→ Quoted text:
▬▬▬▬▬▬

Demon Slayer and the question of canonical anime movies

When I think of anime movies, the first thing that comes to mind is something like A Silent Voice or Akira — movies where the original source material was adapted into a standalone, self-contained film as opposed to an episodic series. Miyazaki’s Studio Ghibli works also spring immediately to mind, as they’re written to be films before anything else. 

What I want to talk about today, however, is a film that managed to completely destroy the Japanese box office — Demon Slayer: Mugen Train. This piece will be part review, but more so an opinion piece based on my feelings towards long-running anime series, typically of the  shounen variety, and whether their movies are canonical or self-contained — and the pros and cons of each approach. 

I don’t really want to throw shade at the reviews that decided to ignore the fact this film was a continuation of the series… but it was made very clear that Demon Slayer: Mugen Train was going to continue exactly where the last episode of the first season left off. You were expected to be all caught up, or the train was leaving without you.

I will be diving into some of the details regarding the Demon Slayer film as well as some other anime films, so consider this your warning — Spoilers ahead!

Demon Slayer - Self-Contained vs Canon

Total concentration: feature-length form — box office destroyer!

Let’s talk about the Demon Slayer film first, as I would like to get my opinions on it out there. It was a lot of fun! I greatly enjoyed what I watched, but I don’t think it is by any means a perfect film and I do think that some of the problems — certainly towards the end — are due to it being a film rather than episodes of a season.

▬▬▬▬▬▬

→ Recorded information:

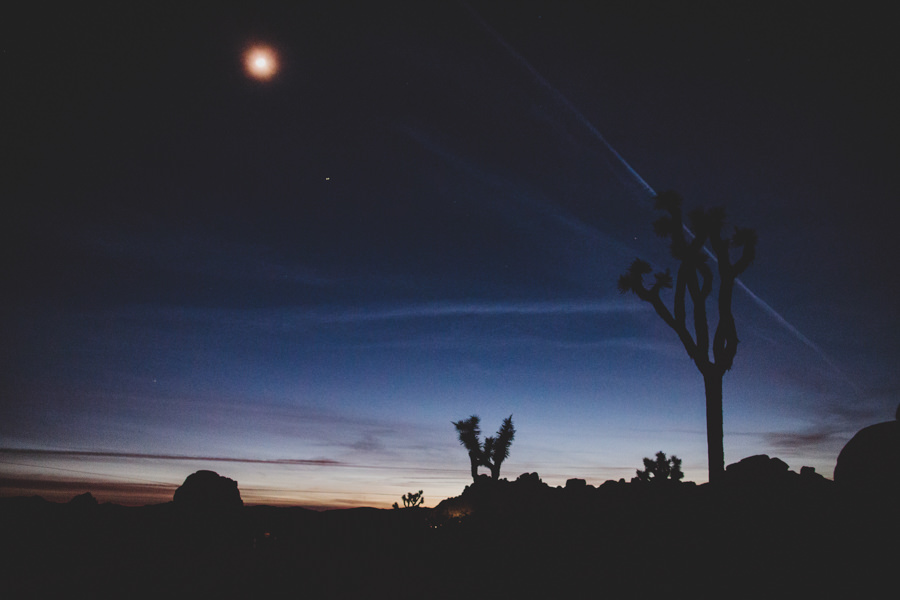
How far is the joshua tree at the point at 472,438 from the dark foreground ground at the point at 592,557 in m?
→ 7.63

▬▬▬▬▬▬

→ Exercise instructions:
1 > List every anime film that the Demon Slayer essay names by title.
2 > Return the passage of the Demon Slayer essay from "Demon Slayer - Self-Contained" up to and including "of a season.", copied word for word.
The data comes from a different source than the Demon Slayer essay.

→ Results of the tasks:
1 >
A Silent Voice
Akira
Demon Slayer: Mugen Train

2 >
Demon Slayer - Self-Contained vs Canon

Total concentration: feature-length form — box office destroyer!

Let’s talk about the Demon Slayer film first, as I would like to get my opinions on it out there. It was a lot of fun! I greatly enjoyed what I watched, but I don’t think it is by any means a perfect film and I do think that some of the problems — certainly towards the end — are due to it being a film rather than episodes of a season.